Ok, I admit it, last night I was tired and discouraged. Tired of advocating, tired of fighting, tired of financial complications and unexpected life things. As I sat at my desk, head in my hands, tears flowing, I would silently ask a question..."why did he do that? how can this happen? how will we manage to? will he be ok going back to work? where will the money come from? how will this month play out with all her appointments? how can I take anything else?????" Even as the questions flowed, scripture flowed back, then words, "I will provide". Sometimes it's hard to pray so my prayers sound more like questions and needing/wanting answers. It's hard in the waiting. It's hard trusting when there are no tangible answers. I "sucked it up" got about dinner and nighttime things, went to bed and read a book until my eyes ached. I laid down and the tears began to fall again. When Matt came to bed I asked him if he was discouraged and simply said "no". I guess that was all it took me because I felt reassured. I don't want to burden him with my thoughts....but I did and I was able to rest.

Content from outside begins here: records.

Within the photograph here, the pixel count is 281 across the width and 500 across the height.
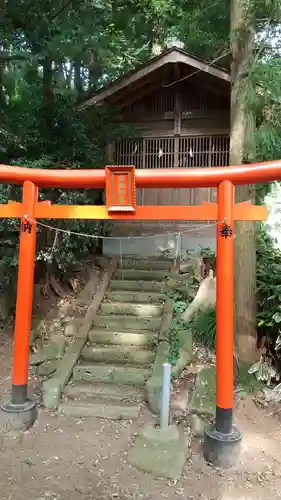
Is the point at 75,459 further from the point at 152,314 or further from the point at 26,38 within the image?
the point at 26,38

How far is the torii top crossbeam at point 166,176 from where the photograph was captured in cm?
440

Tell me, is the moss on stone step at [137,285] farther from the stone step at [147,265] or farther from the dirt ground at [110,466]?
the dirt ground at [110,466]

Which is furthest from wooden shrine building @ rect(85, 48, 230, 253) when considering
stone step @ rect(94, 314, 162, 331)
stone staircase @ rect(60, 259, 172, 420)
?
stone step @ rect(94, 314, 162, 331)

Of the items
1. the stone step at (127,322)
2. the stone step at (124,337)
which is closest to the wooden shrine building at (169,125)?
the stone step at (127,322)

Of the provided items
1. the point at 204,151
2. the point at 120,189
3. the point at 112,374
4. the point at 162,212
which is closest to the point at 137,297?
the point at 112,374

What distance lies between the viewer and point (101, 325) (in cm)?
684

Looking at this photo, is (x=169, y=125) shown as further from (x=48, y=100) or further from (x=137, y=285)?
(x=137, y=285)

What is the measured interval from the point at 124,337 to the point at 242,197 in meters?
2.96

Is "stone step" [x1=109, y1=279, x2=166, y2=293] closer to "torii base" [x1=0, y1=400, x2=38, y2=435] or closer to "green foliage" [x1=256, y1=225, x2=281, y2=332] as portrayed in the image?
"green foliage" [x1=256, y1=225, x2=281, y2=332]

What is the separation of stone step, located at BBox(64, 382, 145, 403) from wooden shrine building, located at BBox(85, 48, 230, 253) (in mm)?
4273

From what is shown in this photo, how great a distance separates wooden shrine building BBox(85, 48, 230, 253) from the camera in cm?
948

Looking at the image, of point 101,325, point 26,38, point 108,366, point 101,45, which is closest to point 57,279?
point 101,325

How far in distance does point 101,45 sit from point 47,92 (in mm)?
3850

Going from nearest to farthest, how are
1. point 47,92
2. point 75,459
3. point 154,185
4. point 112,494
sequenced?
point 112,494, point 75,459, point 154,185, point 47,92
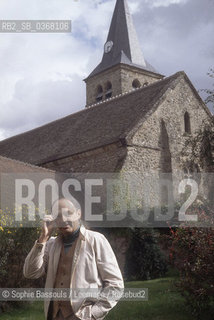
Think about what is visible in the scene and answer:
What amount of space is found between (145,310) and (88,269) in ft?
15.6

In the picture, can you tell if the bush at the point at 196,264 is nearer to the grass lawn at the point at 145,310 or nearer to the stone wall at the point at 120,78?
the grass lawn at the point at 145,310

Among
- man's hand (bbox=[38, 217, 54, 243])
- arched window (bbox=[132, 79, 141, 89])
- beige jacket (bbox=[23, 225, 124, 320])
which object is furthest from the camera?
arched window (bbox=[132, 79, 141, 89])

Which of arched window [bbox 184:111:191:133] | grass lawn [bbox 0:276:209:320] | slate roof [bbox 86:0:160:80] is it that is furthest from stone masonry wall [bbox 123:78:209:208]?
slate roof [bbox 86:0:160:80]

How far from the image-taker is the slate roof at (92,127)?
18.0 metres

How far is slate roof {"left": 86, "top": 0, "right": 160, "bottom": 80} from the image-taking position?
3606cm

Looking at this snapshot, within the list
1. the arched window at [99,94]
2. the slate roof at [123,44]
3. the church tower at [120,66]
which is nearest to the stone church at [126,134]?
the church tower at [120,66]

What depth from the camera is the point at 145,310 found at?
7355 mm

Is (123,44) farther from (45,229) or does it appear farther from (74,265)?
(74,265)

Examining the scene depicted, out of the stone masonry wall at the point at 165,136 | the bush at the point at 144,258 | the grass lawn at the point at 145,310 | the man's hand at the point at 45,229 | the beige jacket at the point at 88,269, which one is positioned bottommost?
the grass lawn at the point at 145,310

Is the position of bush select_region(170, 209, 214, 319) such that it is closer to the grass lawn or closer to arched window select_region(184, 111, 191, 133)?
the grass lawn

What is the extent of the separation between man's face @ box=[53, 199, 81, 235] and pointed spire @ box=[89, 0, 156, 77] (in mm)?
33279

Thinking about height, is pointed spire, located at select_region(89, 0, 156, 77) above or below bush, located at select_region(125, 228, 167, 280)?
above

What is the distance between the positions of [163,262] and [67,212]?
9.19 m

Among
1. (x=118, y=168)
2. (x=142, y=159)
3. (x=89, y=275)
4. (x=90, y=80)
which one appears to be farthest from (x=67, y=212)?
(x=90, y=80)
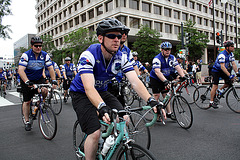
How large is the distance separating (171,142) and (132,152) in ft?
7.58

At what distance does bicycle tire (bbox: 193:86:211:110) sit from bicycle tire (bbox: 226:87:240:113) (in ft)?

So many good things God continues to pour out on me, on us. With each good thing there is, there is a bad thing that follows.
I spent the day yesterday serving at a funeral. The funeral of a man who meant so much to my family and served us faithfully even when we no longer were a part of his "fold". That was how he loved. Noone is perfect, but he loved and served the Lord up until his last breath. Even his funeral was solely pointed to Jesus. I had the privelege of loving on his family.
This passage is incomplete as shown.